If you were to ask someone to create a list of emotions, they would likely write down happiness, sadness, anger, frustration, gladness, etc. and even indifference. Yet, when experiencing any type change in our lives, whether it’s personal or professional, individual or organizational, we often harbor a range of thoughts and emotions simultaneously – more succinctly described as ambivalence. Interestingly enough, it’s not likely that would make the list. According to Case Western University’s Sandy Piderit, ambivalence can manifest as cognitive ambivalence or what we think about a situation. For example, if a company plans to move its headquarters 20 miles up the road, an employee may be excited to move into new office space, but not relish the idea of a longer commute. It can also play out as emotional ambivalence or what we feel about the change. If a company announces a layoff, the employee may feel grateful for keeping his/her job, upset that some fellow co-workers are losing theirs, and possibly angry at senior management if they are all staying. So what should change agents do when it comes to understanding and managing the complex beliefs and emotions that comprise ambivalence when leading through change? One thought would be to foster that ambivalence.

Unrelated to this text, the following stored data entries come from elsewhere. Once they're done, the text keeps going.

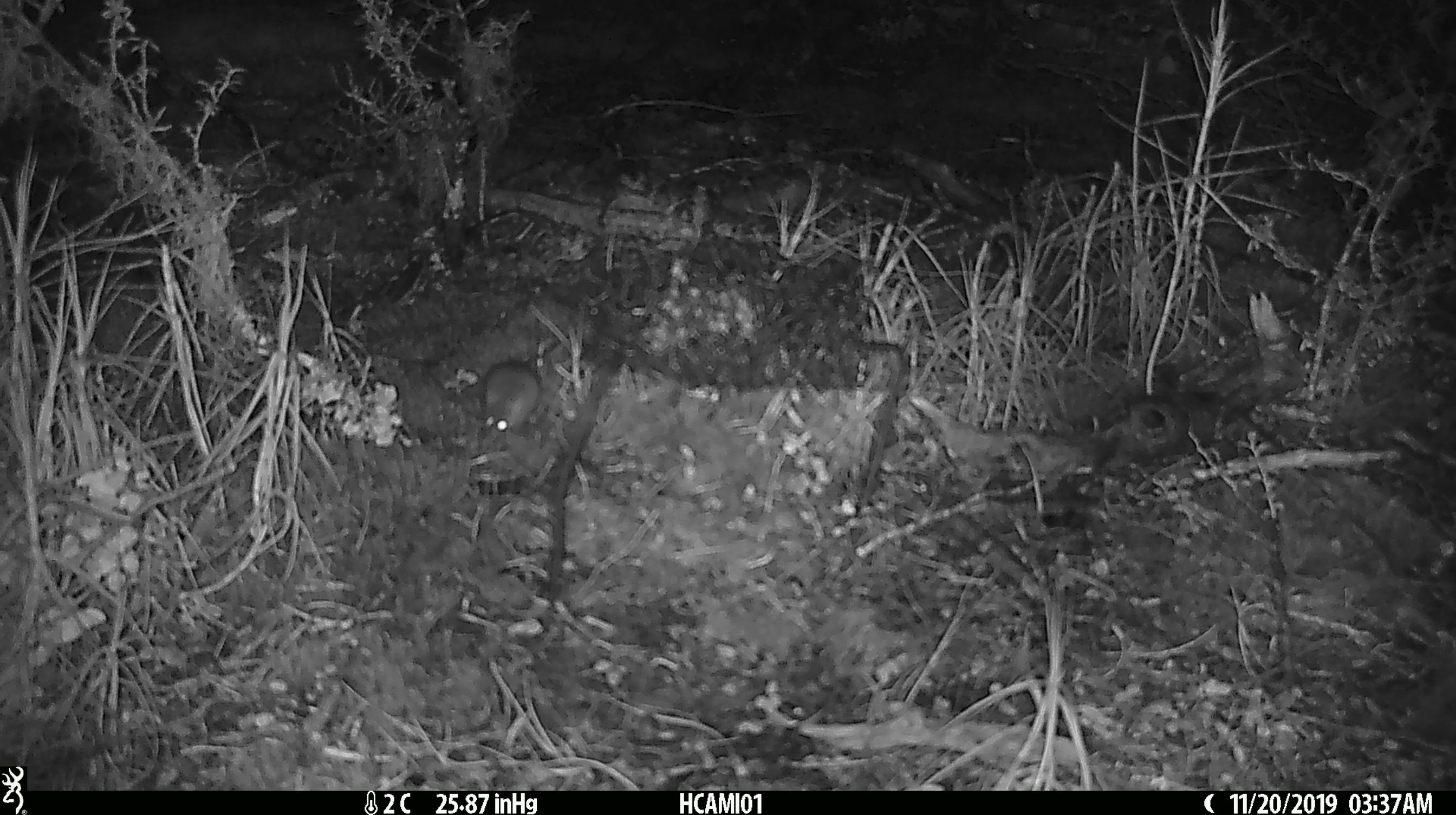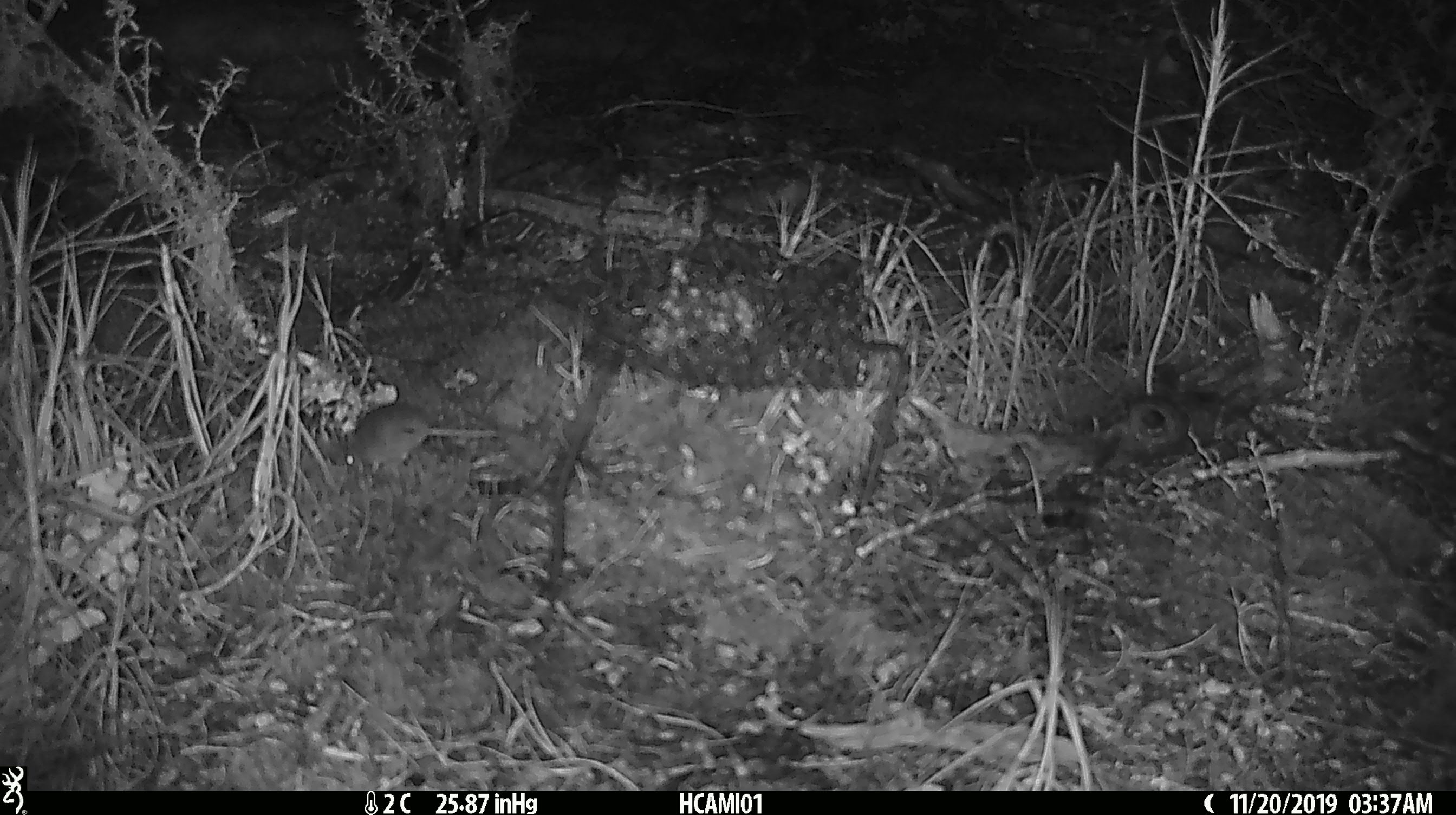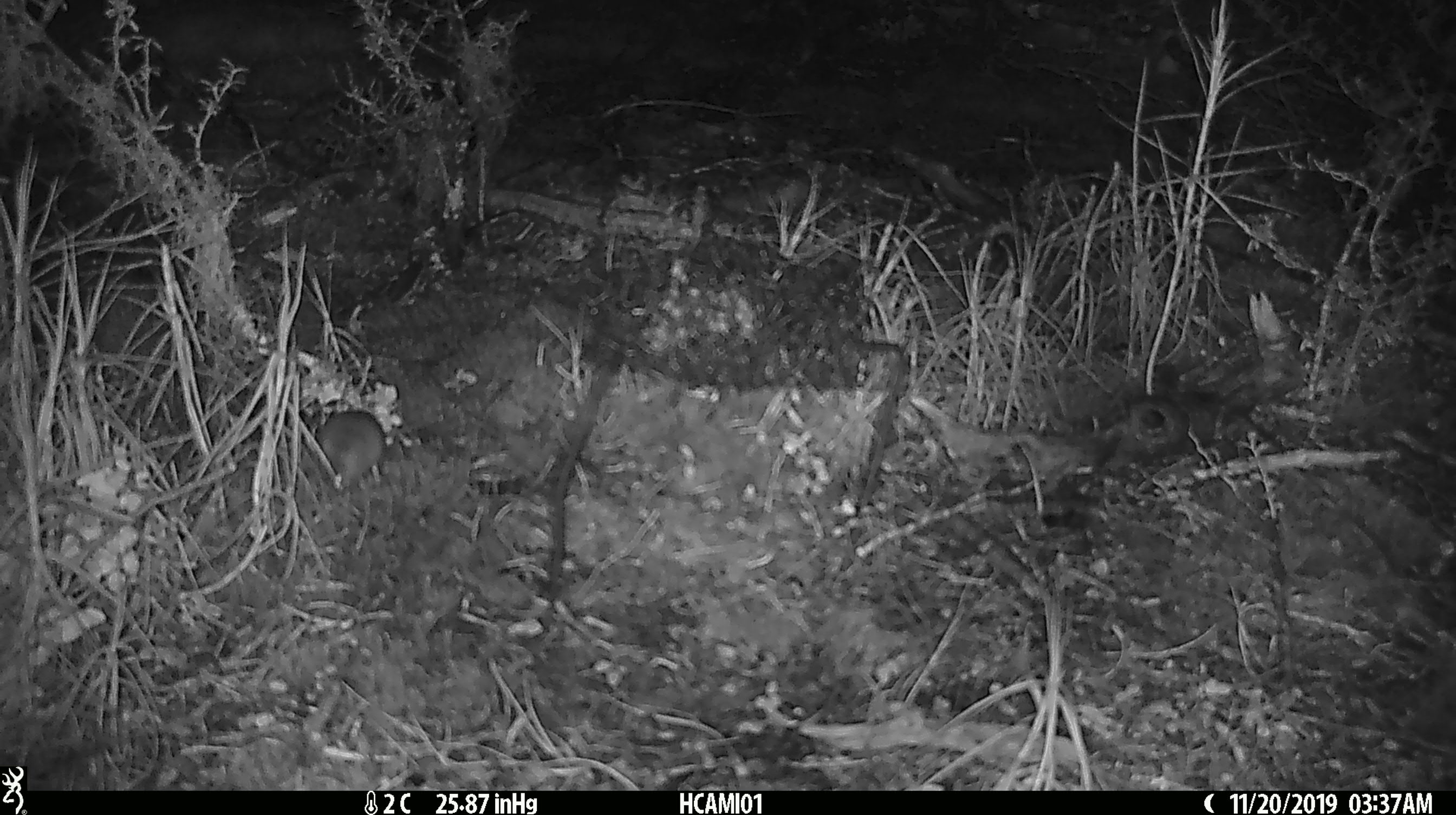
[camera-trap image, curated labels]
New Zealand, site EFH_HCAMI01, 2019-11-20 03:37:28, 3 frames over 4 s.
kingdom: Animalia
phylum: Chordata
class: Mammalia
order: Rodentia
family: Muridae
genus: Mus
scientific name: Mus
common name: mouse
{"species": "mouse (Mus)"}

Last year, I wrote Peers and the Power of Persuasion and cited an article in the MIT Sloan Management Review (Winter 2008) by Griskevicius, Cialdini, and Goldstein titled: Applying (and Resisting) Peer Influence. The authors stated that since the likelihood of being influenced by peers increases during times of uncertainty, leaders would be wise to heed this advice: 1) When communicating a change initiative, focus more on horizontal communication than vertical. One positive exposure of the message from a peer can have more impact than multiple exposures of the same message from a supervisor. 2) “When working to ensure that the voices of supportive employees will be heard, managers often select those who are the most articulate when they should instead favor those who are the most similar in circumstances to the individuals who are still unconvinced. So if the resistance to an initiative is strongest among employees with the longest tenures, then a fellow old-timer who has genuinely embraced the change could be a better advocate than someone who might be more eloquent but has only recently come on board.”

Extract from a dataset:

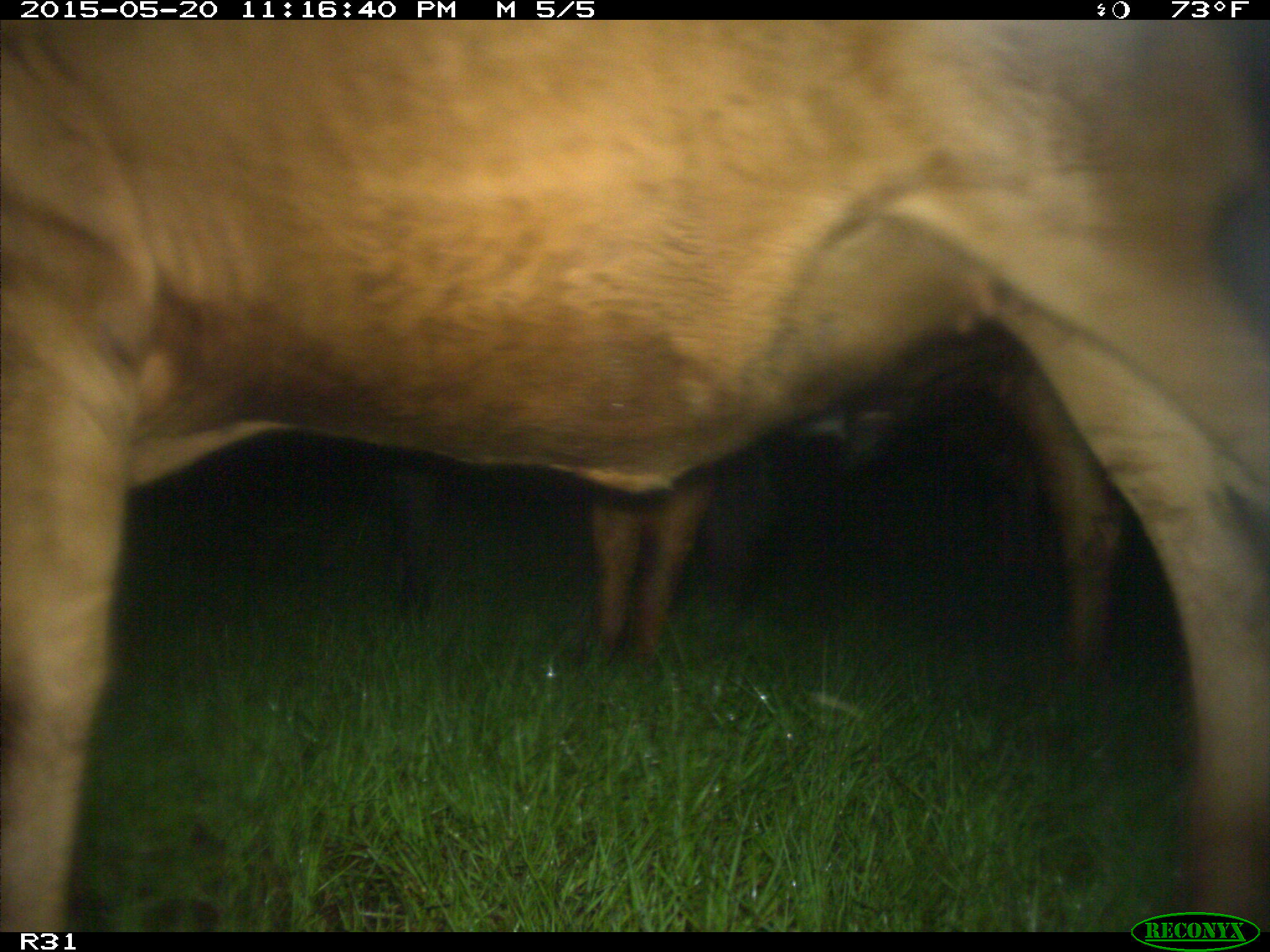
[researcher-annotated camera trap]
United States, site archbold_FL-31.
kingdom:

Think about the last time senior management delivered an announcement to the employees in your company. What happened? You absorbed the information and then expressed your thoughts and feelings to your co-workers. You helped one another make sense of what you were thinking and experiencing after just hearing the news, and then you continued those conversations over time as everyone worked their way through what the change would mean. Organizations would be wise to foster this ambivalence by holding inside cross-functional peer group meetings. By giving employees forums to work through their thoughts and feelings, hear other perspectives, and make decisions about how, together, they can move the organization forward, leaders would being doing themselves and their employees a great service.
Leaders spend so much time trying to determine whether employees are for or against change, they often miss the fact that it’s both. If you want your employees to embrace change, you may want to start by fostering their ambivalence.